Think of it as the "Cliffs Notes" for commuters. The Metropolitan Transportation Authority can crank out more than 1,000 pages of reports a month, but its Permanent Citizens Advisory Committee is pushing to make things a little easier for straphangers who want to know the ins and outs of the agency, or just if their trains run on time.

"For those of us that have to read those 1,000 pages every month, you can still come away not understanding how the agencies are doing," said Ellyn Shannon, a senior transportation planner for the PCAC. "This is a tool that can help people quickly understand where the problems are and where the strengths are."

In a new report, "The MTA In The Age Of Big Data," the PCAC recommends creating shorter, more user-friendly reports or apps that could allow New Yorkers to more easily track their subway or bus line's on-time record, construction costs or years of financial data.

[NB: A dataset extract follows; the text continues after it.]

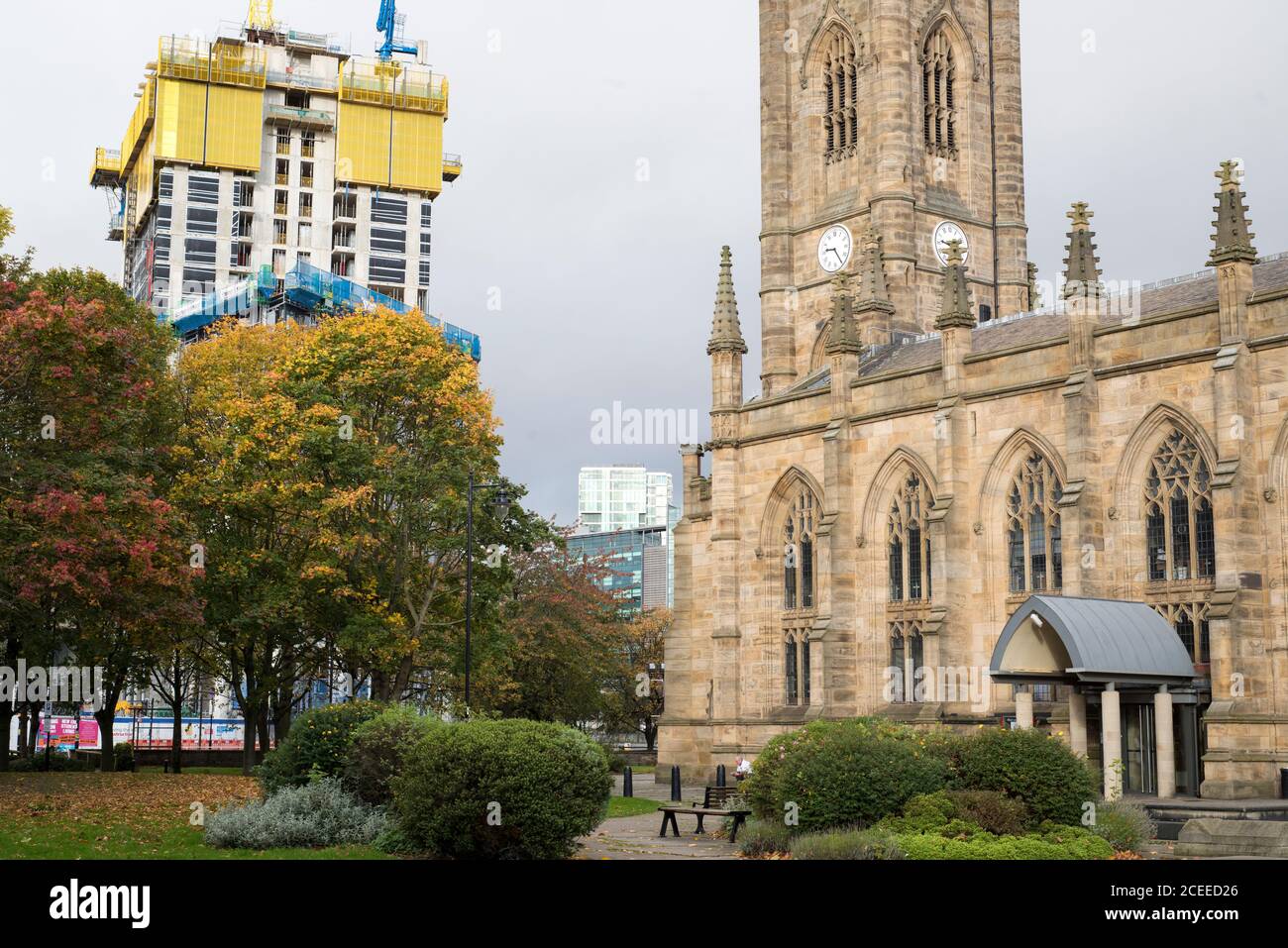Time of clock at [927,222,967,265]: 9:12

Such tools, the report says, would make it that much easier to cut through the information overload put out every month by the MTA.

"The decision-makers and the elected officials and the riders can start to understand, even on a local level," Shannon said. "Why is my station having such problems and where am I on the spectrum?"

The MTA, which posts its budgets and reports to its website, supports the recommendation to make its transparency efforts even clearer.

"The more information you have, the more information you can use," said Trudy Mason, a representative for the New York City Transit Riders Council.

However, the MTA said there is no timetable for its completion.